Task to complete: Find all lines in the listing that include the word "nodes", then copy them.

Data for this exercise:
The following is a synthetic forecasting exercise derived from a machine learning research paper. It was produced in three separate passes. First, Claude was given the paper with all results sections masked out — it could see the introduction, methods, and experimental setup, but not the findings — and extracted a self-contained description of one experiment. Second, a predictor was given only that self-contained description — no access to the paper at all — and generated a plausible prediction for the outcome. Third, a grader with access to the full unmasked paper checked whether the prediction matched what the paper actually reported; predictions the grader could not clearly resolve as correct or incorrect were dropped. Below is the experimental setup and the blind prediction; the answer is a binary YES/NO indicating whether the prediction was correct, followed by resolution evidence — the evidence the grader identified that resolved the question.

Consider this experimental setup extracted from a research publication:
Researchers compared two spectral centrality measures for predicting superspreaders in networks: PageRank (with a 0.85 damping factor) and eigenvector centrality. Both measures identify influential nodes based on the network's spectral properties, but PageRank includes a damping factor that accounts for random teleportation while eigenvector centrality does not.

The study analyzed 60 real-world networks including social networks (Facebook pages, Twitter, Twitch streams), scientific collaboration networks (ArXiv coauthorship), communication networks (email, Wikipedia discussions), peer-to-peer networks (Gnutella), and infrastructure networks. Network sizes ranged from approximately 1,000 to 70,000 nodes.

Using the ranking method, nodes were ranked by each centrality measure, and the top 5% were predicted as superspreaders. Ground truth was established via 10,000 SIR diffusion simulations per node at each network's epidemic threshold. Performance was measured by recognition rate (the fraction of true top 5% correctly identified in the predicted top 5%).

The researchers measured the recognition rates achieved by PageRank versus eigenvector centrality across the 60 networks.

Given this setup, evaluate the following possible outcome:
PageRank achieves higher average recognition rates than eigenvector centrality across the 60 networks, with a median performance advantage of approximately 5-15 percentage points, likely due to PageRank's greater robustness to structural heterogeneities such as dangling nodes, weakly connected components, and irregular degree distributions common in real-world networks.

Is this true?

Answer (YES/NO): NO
==
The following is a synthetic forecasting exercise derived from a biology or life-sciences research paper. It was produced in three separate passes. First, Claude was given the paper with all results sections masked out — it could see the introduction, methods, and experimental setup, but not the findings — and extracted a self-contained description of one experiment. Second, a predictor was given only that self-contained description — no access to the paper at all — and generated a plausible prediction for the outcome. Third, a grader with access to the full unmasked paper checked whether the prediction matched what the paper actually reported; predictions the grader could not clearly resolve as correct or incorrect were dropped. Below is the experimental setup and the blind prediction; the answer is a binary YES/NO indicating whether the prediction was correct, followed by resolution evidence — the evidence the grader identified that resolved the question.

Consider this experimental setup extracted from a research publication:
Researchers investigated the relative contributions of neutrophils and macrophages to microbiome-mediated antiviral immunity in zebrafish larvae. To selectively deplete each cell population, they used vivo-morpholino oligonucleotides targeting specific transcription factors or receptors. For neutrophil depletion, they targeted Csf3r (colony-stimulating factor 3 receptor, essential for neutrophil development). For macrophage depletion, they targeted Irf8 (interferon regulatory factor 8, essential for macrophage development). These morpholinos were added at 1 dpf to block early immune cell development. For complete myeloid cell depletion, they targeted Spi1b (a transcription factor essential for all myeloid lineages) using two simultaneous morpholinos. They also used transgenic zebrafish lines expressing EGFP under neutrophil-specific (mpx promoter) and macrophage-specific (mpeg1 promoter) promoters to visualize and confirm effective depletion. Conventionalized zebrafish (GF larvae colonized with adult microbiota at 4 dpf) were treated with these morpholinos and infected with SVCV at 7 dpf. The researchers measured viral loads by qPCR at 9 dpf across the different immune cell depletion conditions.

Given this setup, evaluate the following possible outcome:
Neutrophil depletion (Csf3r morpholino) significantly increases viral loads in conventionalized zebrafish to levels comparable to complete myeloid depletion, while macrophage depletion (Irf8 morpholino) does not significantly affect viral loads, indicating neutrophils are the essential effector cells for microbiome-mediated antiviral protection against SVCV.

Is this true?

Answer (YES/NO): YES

Response to this exercise:
Researchers compared two spectral centrality measures for predicting superspreaders in networks: PageRank (with a 0.85 damping factor) and eigenvector centrality. Both measures identify influential nodes based on the network's spectral properties, but PageRank includes a damping factor that accounts for random teleportation while eigenvector centrality does not.
The study analyzed 60 real-world networks including social networks (Facebook pages, Twitter, Twitch streams), scientific collaboration networks (ArXiv coauthorship), communication networks (email, Wikipedia discussions), peer-to-peer networks (Gnutella), and infrastructure networks. Network sizes ranged from approximately 1,000 to 70,000 nodes.
Using the ranking method, nodes were ranked by each centrality measure, and the top 5% were predicted as superspreaders. Ground truth was established via 10,000 SIR diffusion simulations per node at each network's epidemic threshold. Performance was measured by recognition rate (the fraction of true top 5% correctly identified in the predicted top 5%).
PageRank achieves higher average recognition rates than eigenvector centrality across the 60 networks, with a median performance advantage of approximately 5-15 percentage points, likely due to PageRank's greater robustness to structural heterogeneities such as dangling nodes, weakly connected components, and irregular degree distributions common in real-world networks.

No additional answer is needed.